We bring you a new interview today, and this one is very special to us, because it is with a poet who has long participated in Na/GloPoWriMo – Uma Gowrishankar. Her book of poems, Birthing History, was published last year by Leaky Boot Press. You can read her current crop of Na/GloPoWriMo poems here, some more of her work here, and you can check out our interview with her here.
Our prompt for the day (optional as always) follows Gowrishankar’s suggestion that we write a poem re-telling a family anecdote that has stuck with you over time. It could be the story of the time your Uncle Louis caught a home run ball, the time your Cousin May accidentally brought home a coyote and gave it a bath, thinking it was a stray dog, or something darker (or even sillier).
However, I have chosen the Poetry School prompt today as I often write about family and the only anecdotes that come to mind after a day at work are not inspiring poetry.
The Poetry School Day 17
Day 17: Spells, Charms and Hexes
There’s a close link between the poem and the spell: the belief in the power of words used exactly, the entwining of sound and meaning, the importance of rhythm and timing. And the oldest surviving poems are often charms, prayers and rituals. Among the most famous (in English) of these are the 12 surviving Anglo Saxon metrical charms, which have been translated by, among many others, poets such as Sarah Westcott and Richard Osmond. Today’s first example poem is the ‘Charm for Delayed Birth’, given here in both Old and modern English (you can find Westcott’s translation of the same poem in her book Slant Light).
Your second example poem is a little more modern: it’s Muriel Rukeyser’s 1947 poem ‘A Charm for Cantinflas’. More recently still, a number of excellent books from the last 18 months are full of spell poems, from healing charms to hexes, including Abigail Parry’s Jinx, Rebecca Perry’s Savage, and Richard Osmond’s Useful Verses, all of which are worth checking out.

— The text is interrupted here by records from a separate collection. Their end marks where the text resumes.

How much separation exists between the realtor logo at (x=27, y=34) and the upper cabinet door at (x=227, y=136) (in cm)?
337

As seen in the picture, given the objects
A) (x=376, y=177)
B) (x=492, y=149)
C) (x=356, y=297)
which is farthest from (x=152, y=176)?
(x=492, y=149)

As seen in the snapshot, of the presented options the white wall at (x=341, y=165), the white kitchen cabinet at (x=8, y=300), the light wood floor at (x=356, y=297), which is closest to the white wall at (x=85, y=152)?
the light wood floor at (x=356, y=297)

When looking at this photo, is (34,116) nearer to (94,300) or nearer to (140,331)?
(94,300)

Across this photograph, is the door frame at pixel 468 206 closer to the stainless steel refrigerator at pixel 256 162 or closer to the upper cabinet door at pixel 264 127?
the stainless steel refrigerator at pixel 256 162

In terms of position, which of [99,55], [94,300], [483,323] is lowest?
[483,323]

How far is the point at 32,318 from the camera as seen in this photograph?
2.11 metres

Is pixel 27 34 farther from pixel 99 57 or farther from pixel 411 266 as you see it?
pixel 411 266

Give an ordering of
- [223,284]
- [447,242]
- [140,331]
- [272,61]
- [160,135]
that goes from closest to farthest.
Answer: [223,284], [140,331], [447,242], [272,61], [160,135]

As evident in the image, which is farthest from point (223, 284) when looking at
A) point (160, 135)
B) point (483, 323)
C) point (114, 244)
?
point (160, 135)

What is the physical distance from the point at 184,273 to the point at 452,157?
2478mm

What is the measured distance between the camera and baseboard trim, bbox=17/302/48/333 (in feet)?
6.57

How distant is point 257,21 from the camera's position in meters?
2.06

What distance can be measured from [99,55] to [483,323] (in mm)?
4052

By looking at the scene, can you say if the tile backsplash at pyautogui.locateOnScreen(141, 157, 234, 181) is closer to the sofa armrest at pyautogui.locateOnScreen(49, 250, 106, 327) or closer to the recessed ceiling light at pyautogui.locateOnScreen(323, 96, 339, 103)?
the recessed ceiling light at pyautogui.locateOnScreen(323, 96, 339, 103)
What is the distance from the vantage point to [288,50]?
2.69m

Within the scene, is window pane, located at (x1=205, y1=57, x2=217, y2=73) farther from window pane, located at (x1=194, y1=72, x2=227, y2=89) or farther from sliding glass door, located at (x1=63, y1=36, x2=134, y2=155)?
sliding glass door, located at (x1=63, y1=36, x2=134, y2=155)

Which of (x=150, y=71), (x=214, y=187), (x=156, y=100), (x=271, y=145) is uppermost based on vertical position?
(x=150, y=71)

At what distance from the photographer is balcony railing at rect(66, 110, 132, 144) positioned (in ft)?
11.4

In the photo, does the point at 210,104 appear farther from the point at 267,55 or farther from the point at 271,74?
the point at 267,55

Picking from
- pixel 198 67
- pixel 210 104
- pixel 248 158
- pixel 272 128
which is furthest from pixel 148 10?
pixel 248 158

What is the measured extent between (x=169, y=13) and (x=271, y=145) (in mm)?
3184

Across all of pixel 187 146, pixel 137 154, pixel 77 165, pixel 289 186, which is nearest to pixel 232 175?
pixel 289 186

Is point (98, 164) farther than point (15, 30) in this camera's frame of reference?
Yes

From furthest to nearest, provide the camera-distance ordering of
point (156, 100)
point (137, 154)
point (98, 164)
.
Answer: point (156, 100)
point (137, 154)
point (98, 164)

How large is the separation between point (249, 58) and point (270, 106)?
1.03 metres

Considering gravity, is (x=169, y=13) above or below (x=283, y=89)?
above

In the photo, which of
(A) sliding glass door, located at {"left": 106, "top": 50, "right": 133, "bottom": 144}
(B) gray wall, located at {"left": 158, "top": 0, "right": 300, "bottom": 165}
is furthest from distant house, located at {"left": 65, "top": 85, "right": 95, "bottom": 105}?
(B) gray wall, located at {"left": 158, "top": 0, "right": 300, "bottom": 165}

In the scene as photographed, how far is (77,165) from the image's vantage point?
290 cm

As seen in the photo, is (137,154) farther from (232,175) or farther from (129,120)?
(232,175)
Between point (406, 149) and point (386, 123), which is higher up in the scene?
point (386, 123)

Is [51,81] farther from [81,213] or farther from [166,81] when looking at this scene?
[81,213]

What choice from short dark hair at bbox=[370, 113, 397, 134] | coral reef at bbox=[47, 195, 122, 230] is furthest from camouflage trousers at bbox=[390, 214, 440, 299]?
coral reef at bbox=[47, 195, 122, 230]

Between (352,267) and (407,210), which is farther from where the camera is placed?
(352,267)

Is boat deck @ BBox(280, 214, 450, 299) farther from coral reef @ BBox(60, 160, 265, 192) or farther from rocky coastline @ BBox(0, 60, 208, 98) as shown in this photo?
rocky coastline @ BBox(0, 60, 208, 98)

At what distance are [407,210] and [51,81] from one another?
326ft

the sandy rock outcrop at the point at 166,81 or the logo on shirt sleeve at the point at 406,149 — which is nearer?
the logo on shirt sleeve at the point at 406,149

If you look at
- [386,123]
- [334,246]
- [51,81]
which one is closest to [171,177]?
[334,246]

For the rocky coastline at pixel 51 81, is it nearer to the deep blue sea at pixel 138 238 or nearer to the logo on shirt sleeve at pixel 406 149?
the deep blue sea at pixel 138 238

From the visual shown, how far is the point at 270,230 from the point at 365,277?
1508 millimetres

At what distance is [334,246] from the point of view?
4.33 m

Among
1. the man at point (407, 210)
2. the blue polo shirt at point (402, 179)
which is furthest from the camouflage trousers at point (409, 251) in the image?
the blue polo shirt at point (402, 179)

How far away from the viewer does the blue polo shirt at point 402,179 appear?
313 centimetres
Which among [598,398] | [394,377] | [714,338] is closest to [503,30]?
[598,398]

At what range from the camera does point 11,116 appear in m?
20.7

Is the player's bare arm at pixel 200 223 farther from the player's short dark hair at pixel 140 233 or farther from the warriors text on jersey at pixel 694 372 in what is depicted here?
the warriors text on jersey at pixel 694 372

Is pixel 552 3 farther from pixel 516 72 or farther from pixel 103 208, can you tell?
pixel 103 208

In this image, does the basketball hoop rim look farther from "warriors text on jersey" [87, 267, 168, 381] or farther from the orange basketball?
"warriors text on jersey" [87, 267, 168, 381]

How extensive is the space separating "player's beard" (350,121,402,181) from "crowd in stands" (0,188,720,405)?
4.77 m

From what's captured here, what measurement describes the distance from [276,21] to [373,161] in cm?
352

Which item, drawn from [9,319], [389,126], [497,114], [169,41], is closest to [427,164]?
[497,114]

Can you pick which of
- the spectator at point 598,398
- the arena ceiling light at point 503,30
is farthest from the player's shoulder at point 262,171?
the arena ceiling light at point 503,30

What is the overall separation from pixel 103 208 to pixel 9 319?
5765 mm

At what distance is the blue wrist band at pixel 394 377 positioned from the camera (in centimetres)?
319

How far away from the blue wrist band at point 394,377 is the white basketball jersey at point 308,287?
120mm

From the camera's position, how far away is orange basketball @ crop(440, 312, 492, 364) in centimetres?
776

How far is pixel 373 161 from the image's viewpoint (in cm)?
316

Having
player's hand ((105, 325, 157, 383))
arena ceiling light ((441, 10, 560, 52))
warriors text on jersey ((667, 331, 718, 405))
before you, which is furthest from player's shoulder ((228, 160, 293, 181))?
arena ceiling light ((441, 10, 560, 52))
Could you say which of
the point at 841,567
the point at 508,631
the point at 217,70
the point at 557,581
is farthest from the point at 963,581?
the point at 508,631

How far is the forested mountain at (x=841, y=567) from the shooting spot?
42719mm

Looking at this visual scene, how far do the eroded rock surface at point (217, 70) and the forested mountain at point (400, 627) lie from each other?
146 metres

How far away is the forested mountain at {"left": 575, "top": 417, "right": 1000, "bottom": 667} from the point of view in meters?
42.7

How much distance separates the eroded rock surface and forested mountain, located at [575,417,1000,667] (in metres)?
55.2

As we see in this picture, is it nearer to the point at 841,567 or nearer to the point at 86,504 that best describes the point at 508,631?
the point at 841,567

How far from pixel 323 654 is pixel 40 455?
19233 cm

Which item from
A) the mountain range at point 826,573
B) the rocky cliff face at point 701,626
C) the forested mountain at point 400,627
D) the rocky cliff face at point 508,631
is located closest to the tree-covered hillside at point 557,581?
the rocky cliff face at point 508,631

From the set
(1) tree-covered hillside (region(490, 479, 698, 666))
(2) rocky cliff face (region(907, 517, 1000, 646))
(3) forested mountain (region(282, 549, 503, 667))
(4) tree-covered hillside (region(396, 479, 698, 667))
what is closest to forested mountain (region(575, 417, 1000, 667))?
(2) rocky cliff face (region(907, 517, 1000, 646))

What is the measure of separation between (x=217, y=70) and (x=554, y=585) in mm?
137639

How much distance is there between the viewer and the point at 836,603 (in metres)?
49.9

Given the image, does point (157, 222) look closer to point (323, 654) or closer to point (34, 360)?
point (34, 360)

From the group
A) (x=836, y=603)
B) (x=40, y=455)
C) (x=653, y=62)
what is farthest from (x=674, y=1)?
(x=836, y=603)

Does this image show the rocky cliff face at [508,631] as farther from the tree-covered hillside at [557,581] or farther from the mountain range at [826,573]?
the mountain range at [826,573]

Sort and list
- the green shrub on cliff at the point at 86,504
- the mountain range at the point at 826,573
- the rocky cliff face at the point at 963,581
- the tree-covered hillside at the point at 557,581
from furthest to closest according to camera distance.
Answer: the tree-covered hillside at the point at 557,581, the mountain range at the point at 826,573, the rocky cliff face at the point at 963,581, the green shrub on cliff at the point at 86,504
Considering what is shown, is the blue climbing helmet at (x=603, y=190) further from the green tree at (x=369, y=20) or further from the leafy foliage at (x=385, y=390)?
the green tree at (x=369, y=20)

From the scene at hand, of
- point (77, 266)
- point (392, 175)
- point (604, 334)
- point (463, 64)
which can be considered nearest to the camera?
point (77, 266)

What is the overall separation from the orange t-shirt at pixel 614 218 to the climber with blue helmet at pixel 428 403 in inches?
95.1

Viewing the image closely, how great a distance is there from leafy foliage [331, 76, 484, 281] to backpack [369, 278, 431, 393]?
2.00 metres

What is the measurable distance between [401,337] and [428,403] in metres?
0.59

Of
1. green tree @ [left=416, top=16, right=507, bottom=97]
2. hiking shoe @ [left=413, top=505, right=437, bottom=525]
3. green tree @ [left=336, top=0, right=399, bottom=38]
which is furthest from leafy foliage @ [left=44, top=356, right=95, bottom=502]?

A final note: your poem can be any kind of spell, but it should be a spell itself – no poems about spells.
I enjoyed reading A Charm for Cantinflas BY MURIEL RUKEYSER it was certainly a poem which wove magic, you reach the bottom and instantly want to read it again.
I am not entirely sure I have written a spell poem and it is definitely not a patch on those I have read.
- Wið færstice – For a Sudden Stitch
- You find a Miller’s wife, here, in the 21st century. Coffin nails
- to make a necklace, a woman – brave enough to wear it.